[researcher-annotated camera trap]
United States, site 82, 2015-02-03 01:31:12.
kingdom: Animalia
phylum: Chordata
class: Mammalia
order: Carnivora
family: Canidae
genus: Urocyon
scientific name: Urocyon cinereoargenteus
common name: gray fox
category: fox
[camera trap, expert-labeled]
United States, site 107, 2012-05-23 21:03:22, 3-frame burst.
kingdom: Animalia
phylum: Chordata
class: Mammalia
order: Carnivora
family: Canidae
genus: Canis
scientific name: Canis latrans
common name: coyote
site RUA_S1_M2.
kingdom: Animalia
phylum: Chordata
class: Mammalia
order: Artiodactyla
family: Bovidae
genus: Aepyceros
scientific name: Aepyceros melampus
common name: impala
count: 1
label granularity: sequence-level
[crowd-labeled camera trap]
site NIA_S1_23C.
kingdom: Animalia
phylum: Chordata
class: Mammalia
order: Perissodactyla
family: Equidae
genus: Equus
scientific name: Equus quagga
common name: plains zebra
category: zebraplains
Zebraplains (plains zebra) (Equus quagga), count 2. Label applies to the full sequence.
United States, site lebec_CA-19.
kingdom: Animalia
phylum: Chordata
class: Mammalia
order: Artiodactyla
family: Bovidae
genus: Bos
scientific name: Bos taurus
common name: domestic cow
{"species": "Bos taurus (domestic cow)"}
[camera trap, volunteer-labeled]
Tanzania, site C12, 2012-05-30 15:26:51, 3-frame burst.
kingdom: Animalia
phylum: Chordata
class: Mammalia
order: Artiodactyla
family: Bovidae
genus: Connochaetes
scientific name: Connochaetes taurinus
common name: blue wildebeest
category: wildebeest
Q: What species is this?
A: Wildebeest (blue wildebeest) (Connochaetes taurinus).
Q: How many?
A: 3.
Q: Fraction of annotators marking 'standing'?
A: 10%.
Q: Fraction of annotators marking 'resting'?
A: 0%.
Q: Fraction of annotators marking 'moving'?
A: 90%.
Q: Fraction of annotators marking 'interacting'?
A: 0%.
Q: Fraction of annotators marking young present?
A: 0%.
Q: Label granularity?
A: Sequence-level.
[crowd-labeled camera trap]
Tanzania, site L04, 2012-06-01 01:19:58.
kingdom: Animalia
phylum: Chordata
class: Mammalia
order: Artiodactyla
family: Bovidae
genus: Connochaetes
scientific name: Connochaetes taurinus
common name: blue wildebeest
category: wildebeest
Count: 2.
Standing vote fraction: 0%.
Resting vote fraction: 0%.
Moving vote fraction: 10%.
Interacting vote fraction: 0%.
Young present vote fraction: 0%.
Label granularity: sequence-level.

## Your objective
Return each record exactly as given.

## Answer area
[researcher-annotated camera trap]
United States, site 82, 2015-02-03 01:31:12.
kingdom: Animalia
phylum: Chordata
class: Mammalia
order: Carnivora
family: Canidae
genus: Urocyon
scientific name: Urocyon cinereoargenteus
common name: gray fox
category: fox
[camera trap, expert-labeled]
United States, site 107, 2012-05-23 21:03:22, 3-frame burst.
kingdom: Animalia
phylum: Chordata
class: Mammalia
order: Carnivora
family: Canidae
genus: Canis
scientific name: Canis latrans
common name: coyote
site RUA_S1_M2.
kingdom: Animalia
phylum: Chordata
class: Mammalia
order: Artiodactyla
family: Bovidae
genus: Aepyceros
scientific name: Aepyceros melampus
common name: impala
count: 1
label granularity: sequence-level
[crowd-labeled camera trap]
site NIA_S1_23C.
kingdom: Animalia
phylum: Chordata
class: Mammalia
order: Perissodactyla
family: Equidae
genus: Equus
scientific name: Equus quagga
common name: plains zebra
category: zebraplains
Zebraplains (plains zebra) (Equus quagga), count 2. Label applies to the full sequence.
United States, site lebec_CA-19.
kingdom: Animalia
phylum: Chordata
class: Mammalia
order: Artiodactyla
family: Bovidae
genus: Bos
scientific name: Bos taurus
common name: domestic cow
{"species": "Bos taurus (domestic cow)"}
[camera trap, volunteer-labeled]
Tanzania, site C12, 2012-05-30 15:26:51, 3-frame burst.
kingdom: Animalia
phylum: Chordata
class: Mammalia
order: Artiodactyla
family: Bovidae
genus: Connochaetes
scientific name: Connochaetes taurinus
common name: blue wildebeest
category: wildebeest
Q: What species is this?
A: Wildebeest (blue wildebeest) (Connochaetes taurinus).
Q: How many?
A: 3.
Q: Fraction of annotators marking 'standing'?
A: 10%.
Q: Fraction of annotators marking 'resting'?
A: 0%.
Q: Fraction of annotators marking 'moving'?
A: 90%.
Q: Fraction of annotators marking 'interacting'?
A: 0%.
Q: Fraction of annotators marking young present?
A: 0%.
Q: Label granularity?
A: Sequence-level.
[crowd-labeled camera trap]
Tanzania, site L04, 2012-06-01 01:19:58.
kingdom: Animalia
phylum: Chordata
class: Mammalia
order: Artiodactyla
family: Bovidae
genus: Connochaetes
scientific name: Connochaetes taurinus
common name: blue wildebeest
category: wildebeest
Count: 2.
Standing vote fraction: 0%.
Resting vote fraction: 0%.
Moving vote fraction: 10%.
Interacting vote fraction: 0%.
Young present vote fraction: 0%.
Label granularity: sequence-level.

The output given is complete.